# SQream DB and H2o.ai Demo

This demonstration shows how to use H2O's AI platform, including H2O Flow, with SQream DB.

The first half of this demo is standard Python inside a Jupyter Notebook, the other half is in H2O's Flow UI.

We are running Python 3.7 on a standard laptop.

## Step 1 - import and initialize H2O and SQream DB connectors

In [None]:
import os
import h2o
import pysqream as sq
import matplotlib.pyplot as plt

In [None]:
h2o.init(url='http://127.0.0.1:54321', nthreads=-1, bind_to_localhost=False)

In [None]:
con = sq.connect(host='192.168.1.91',port=5000
                 ,database='ontime'
                 ,username=os.environ.get("SQREAM_USERNAME")
                 ,password=os.environ.get("SQREAM_PASSWORD")
                 ,clustered=False)

Success, we are connected to SQream DB!

## Step 2 - Exploring the data a bit

Let us run a couple of queries to see what we have in this `ontime` database

In [None]:
cur = con.cursor() # We create a new database cursor
cur.execute("SELECT table_name, row_count FROM sqream_catalog.tables")
print(cur.fetchall())
cur.close()

Our database has one table called `ontime`, with 193.1 million records.
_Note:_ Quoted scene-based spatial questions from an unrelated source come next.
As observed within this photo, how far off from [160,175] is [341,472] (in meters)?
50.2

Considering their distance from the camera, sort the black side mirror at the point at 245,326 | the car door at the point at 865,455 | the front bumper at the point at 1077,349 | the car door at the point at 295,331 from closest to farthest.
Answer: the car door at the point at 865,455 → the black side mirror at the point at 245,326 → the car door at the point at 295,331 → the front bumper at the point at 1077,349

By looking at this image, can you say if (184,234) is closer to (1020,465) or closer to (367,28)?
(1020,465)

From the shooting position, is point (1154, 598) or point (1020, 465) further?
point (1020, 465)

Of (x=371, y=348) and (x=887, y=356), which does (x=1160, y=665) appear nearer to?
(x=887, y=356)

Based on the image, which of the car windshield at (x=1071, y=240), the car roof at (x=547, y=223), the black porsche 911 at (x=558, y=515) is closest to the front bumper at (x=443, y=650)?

Let's run a query on this table, to see how many distinct years it contains...

In [None]:
cur = con.cursor() # We create a new database cursor
cur.execute("SELECT year, COUNT(1) FROM ontime GROUP BY 1")
result = cur.fetchall()
cur.close()
result

Alright, entries from 1987 all the way to 2020.
Let's plot it!

In [None]:
plt.bar(*zip(*result))
plt.show()

So far, run-of-the-mill Python.

## Step 3 - adding calculated columns for prediction

Let's try to do something more interersting.

Our table includes information about every flight in the US from 1987, until January 2020.

We want to know which flights were delayed. Let's define a delay:

> a departure delay is whenever the flight was delayed on departure for over 15 minutes

We can ask SQream DB to attach a new calculated column, `isDepDelayed` by adding it to the end of the select list.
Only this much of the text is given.